The research starts with the task of bilingual terminology alignment from parallel corpora
found in translation memories. The main contribution is a novel approach called
Phrase-Table-Based Alignment, which uses phrase tables from statistical machine translation
to align terms with greater accuracy at the sub-sentence level. Additionally, the
dissertation introduces TermEnsembler, a terminology extraction and alignment system
developed for an industry partner which utilizes an ensemble learning approach combining
seven different alignment methods via an evolutionary algorithm to find the best combination
for optimal results. TermEnsembler was tested on three industry-specific domains
(Financial, Information Technology, and Automotive) using a precision-focused evaluation
of the top-ranked outputs.
Next, the dissertation addresses bilingual terminology alignment from comparable corpora.
We start by replicating an existing machine-learning approach and then incorporate
additional dictionary-based (features that leverage bilingual dictionaries or word alignments)
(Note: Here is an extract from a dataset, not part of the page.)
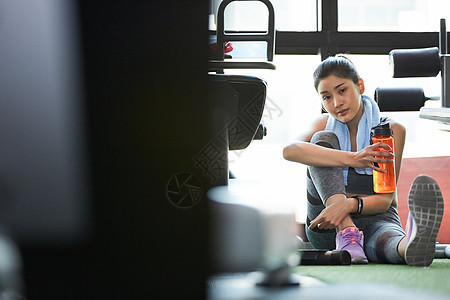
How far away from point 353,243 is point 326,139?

and cognate-based (features that leverage words with shared etymological origins
that exhibit similarities across languages) features. Later work expanded on this by implementing
word alignments based on cross-lingual word embeddings and sentence embeddings.
The methods were evaluated on the Eurovoc thesaurus, a multilingual thesaurus of
EU-related terminology, using standard evaluation metrics, as well as adapted for keyword
alignment in the media industry.
Finally, the dissertation explores two approaches to monolingual terminology extraction
from specialized corpora with a special focus on the Slovenian language. The first
is a machine-learning method combining statistical, linguistic, and contextual features derived
from contextual embeddings. It employs feature engineering to capture termhood
and unithood characteristics, resulting in improved precision and recall metrics over traditional
approaches. The second approach, which surpasses the performance of the machinelearning
approach, utilizes transformer-based models for sequence labeling, assigning a
label to each token in a text sequence. Both approaches were evaluated on the RSDO5
dataset, a specialized dataset with four domains created specifically for terminology extraction
evaluation.
These findings provide practical improvements for the translation industry. By adopting
these new approaches, the industry can effectively leverage the existing language resources
at their disposal to achieve more accurate and consistent specialized terminology.
Overall, they offer a step forward in making terminology extraction and alignment more reliable
and efficient, supporting better outcomes for language professionals and their clients.